Carbamazepine, phenytoin, levetiracetam effects on seizure type and burden. (A) Average proportion of seizure types for individual mice during vehicle and antiseizure medication treatment (paired t-tests, *p< 0.05). (B) Average seizure types and burdens during vehicle and antiseizure medication (circle symbols; CBZ is purple, PhT is green and LEV is orange, paired t-test, *p< 0.05).

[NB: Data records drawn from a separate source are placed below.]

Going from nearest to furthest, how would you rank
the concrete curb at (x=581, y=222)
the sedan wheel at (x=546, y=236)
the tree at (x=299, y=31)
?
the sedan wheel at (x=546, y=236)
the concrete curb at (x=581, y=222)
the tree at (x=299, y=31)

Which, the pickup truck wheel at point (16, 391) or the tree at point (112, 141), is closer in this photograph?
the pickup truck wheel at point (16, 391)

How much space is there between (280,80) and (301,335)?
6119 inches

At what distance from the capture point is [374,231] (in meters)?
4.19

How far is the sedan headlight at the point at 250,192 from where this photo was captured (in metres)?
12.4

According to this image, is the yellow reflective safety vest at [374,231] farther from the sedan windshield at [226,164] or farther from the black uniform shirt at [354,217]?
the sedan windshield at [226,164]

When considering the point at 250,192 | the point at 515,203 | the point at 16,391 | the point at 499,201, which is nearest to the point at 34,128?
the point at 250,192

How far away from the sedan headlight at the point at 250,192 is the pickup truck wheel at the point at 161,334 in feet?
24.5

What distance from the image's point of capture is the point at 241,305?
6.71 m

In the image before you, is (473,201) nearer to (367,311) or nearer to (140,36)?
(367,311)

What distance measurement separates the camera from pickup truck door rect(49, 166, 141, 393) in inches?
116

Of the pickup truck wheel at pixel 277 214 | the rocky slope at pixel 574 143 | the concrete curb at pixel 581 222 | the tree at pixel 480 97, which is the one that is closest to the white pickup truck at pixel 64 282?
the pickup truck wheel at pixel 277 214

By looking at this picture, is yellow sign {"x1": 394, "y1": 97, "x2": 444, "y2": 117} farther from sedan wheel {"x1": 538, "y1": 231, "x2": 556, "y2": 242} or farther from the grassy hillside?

In addition, the responses of individual mice in which seizure frequency increased or did not change (red triangles: CBZ, n = 3; PhT, n = 2; LEV, n = 1) or was reduced (blue triangles: CBZ, n = 3; PhT, n = 4; LEV, n = 3) are also indicated.

Figure 6.

Pharmacoresponsivess of Kcna1-null sleep architecture. (A-D) In the first four hours post-antiseizure medication injection and in the normal rest (light) phase, phenobarbital, CBZ and PhT decreased wake and phenobarbital and CBZ significantly increased NREMS and REMS. (Ai) Phenobarbital achieved a strong effect on sleep architecture (left) by increasing the number of REMS bouts by 250% and reducing wake bouts by 40% and (right) by increasing the average time spent in a bout of NREMS and REMS by 250% and 270%, respectively. (Bi) Moderate effects on sleep by CBZ were achieved (left) by increasing the number of REMS bouts by 188%, and (right) by increasing the average length of NREMS and REMS bouts by 67% and 112%. (E-H) Twelve hrs later, in the active (dark) phase, no antiseizure medication affected wake, NREMS or REMS. One-way ANOVA for each vigilance state followed by Tukey’s multiple comparisons test, *p < 0.05, **, p < 0.01, ***p < 0.001 (PhB, n = 6; CBZ, n = 6; PhT, n = 6; LEV, n = 4).

Figure 7.

Antiseizure medication effects on the emergence of seizures from vigilance states. (A) phenobarbital prevented seizures in all vigilance states. (B) CBZ did not affect the proportion of seizures occurring in wake, NRMS or REMS. (C) PhT significantly increased the proportion of seizures occurring in NREMS. (D) There was a trend for LEV to prevent seizures from occurring in REMS in favor of NREMS. (A-D) Fisher’s exact test, *p < 0.05.